Active temperature devices (sorted by signal):
Sensor-C3 (-38 dBm)
Sensor-A1 (-45 dBm)

Connected: 3
Disconnected: 2

Common Mistakes

  1. Using raw types: List list = new ArrayList() loses type safety. Always use generics: List<String> list = new ArrayList<>().

  2. Modifying a collection while iterating: Using list.remove() inside a for-each loop throws ConcurrentModificationException. Use Iterator.remove() or removeIf() instead.

  3. Using HashMap without thread safety in concurrent code: Multiple threads writing to a HashMap can cause infinite loops or data corruption. Use ConcurrentHashMap instead.

  4. Choosing the wrong List implementation: Using LinkedList for indexed access (hundreds of get(i) calls) results in O(n²) time. Use ArrayList for indexed access.
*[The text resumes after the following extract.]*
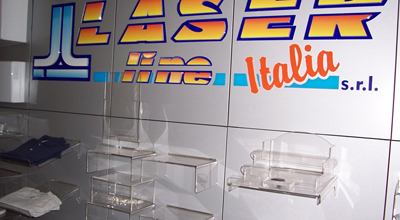 Laser Line Italia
  5. Ignoring equals() and hashCode(): Custom objects used as HashMap keys or in HashSet must implement equals() and hashCode() correctly. Without them, lookups fail.

Practice Questions

  1. What is the difference between ArrayList and LinkedList?
  2. When would you use a TreeMap instead of a HashMap?
  3. What happens if you add a duplicate element to a Set?
  4. Why is ConcurrentHashMap preferred over HashMap in multi-threaded code?
  5. How do you safely remove elements from a collection while iterating?

Answers:

  1. ArrayList uses a dynamic array (O(1) get, O(n) insert in middle). LinkedList uses a doubly-linked list (O(n) get, O(1) insert/delete in middle).
  2. When you need sorted keys (e.g., alphabetical listing, range queries with subMap()).
  3. The add() method returns false and the element is ignored. The set remains unchanged.
  4. ConcurrentHashMap uses fine-grained locking (lock striping) allowing concurrent reads and limited concurrent writes. HashMap is not thread-safe and can corrupt data.
  5. Use Iterator.remove(), Collection.removeIf(), or collect results to a new collection.

Mini Project: Device Inventory Manager

Build a program that manages a device inventory:

  1. Read a list of devices (name, type, signal strength) from a CSV
  2. Store them in a Map<String, Device> keyed by device name
  3. Allow querying by type using a TreeMap<String, List<Device>> sorted alphabetically
  4. Find devices with signal strength below a threshold
  5. Output the count of connected vs disconnected devices using partitioningBy()

This mirrors how DodaTech’s device management API organizes sensor data for dashboard display.